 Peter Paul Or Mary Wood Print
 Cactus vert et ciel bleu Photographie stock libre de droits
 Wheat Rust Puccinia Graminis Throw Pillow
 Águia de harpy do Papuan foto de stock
* * *
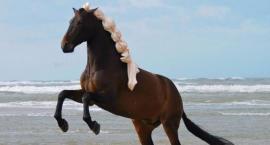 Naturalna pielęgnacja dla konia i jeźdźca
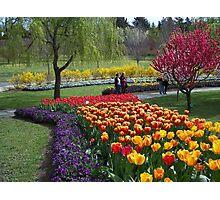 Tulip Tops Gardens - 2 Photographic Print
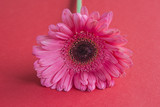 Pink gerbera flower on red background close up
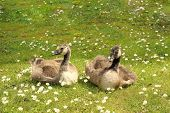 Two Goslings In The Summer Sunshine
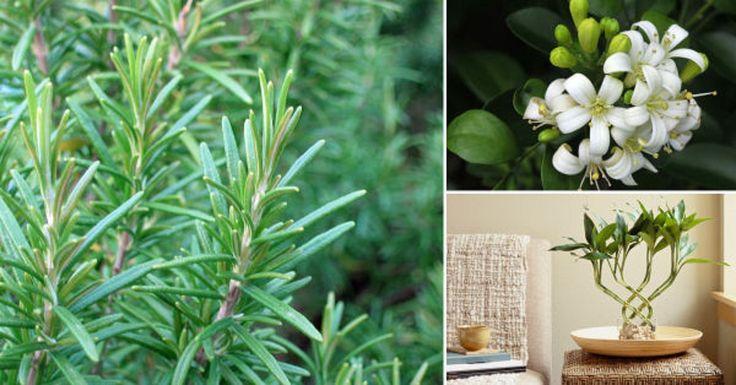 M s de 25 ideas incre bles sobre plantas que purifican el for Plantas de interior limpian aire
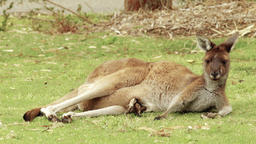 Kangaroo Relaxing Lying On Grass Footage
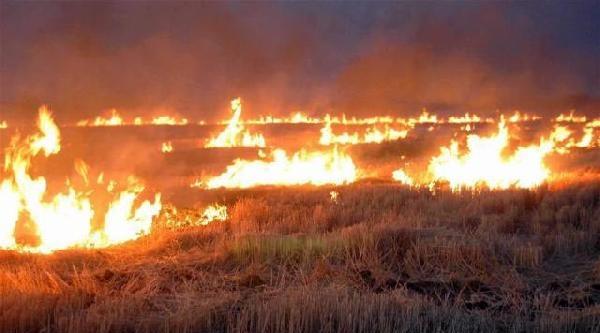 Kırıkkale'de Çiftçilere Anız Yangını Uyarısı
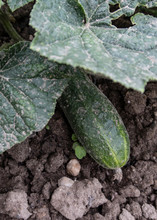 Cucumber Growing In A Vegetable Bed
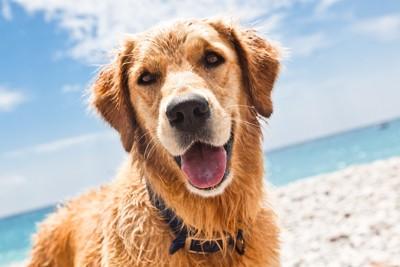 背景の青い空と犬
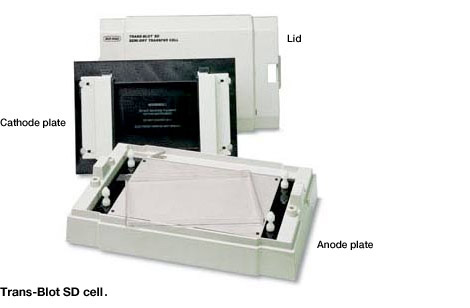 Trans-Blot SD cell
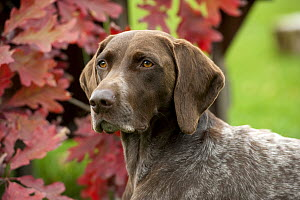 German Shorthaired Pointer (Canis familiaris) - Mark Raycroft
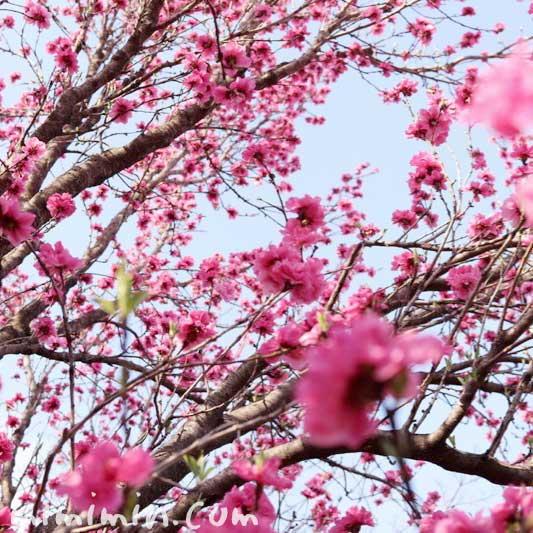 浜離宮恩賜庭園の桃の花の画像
==
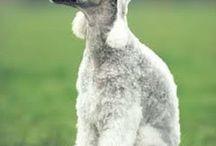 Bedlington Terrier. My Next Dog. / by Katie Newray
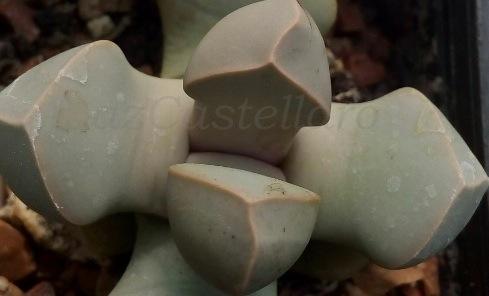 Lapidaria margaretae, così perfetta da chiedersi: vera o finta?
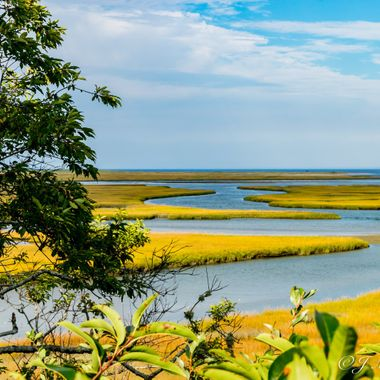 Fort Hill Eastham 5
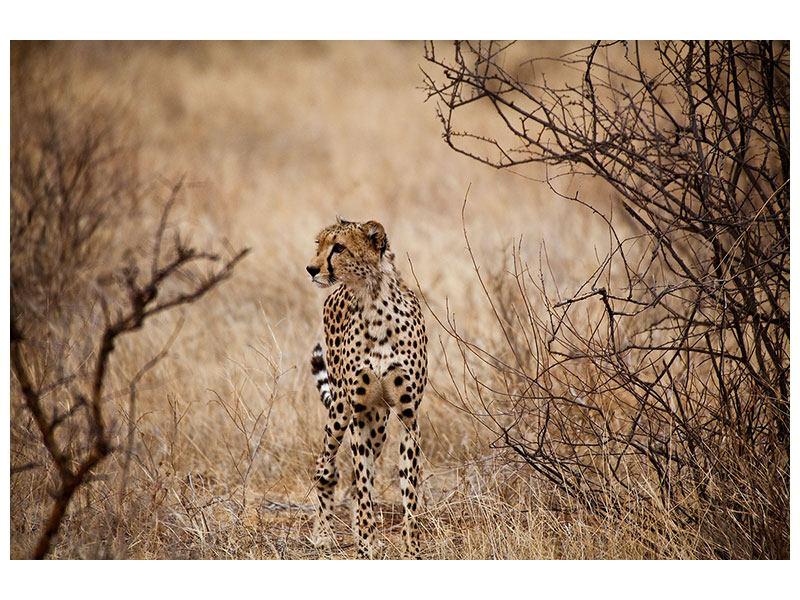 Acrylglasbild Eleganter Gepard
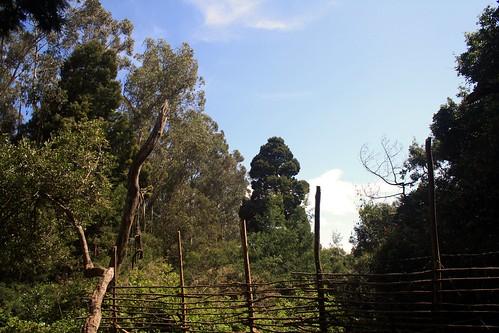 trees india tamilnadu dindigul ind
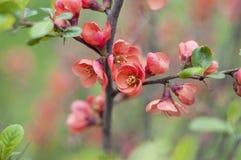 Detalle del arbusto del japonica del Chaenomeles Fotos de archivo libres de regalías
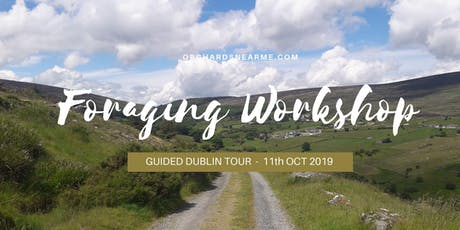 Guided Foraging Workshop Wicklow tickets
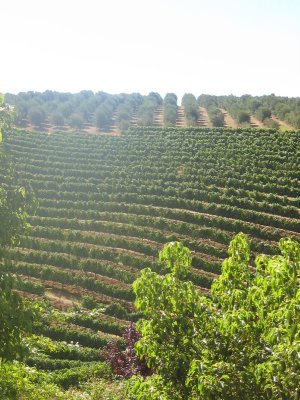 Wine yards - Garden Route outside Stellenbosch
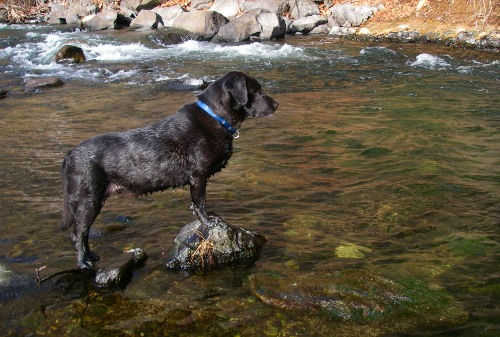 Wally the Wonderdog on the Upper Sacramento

§ **Work instructions**
The job here is to find each line above with the word "stock" and copy it.

§ **Exercise result**
 Cactus vert et ciel bleu Photographie stock libre de droits
 Águia de harpy do Papuan foto de stock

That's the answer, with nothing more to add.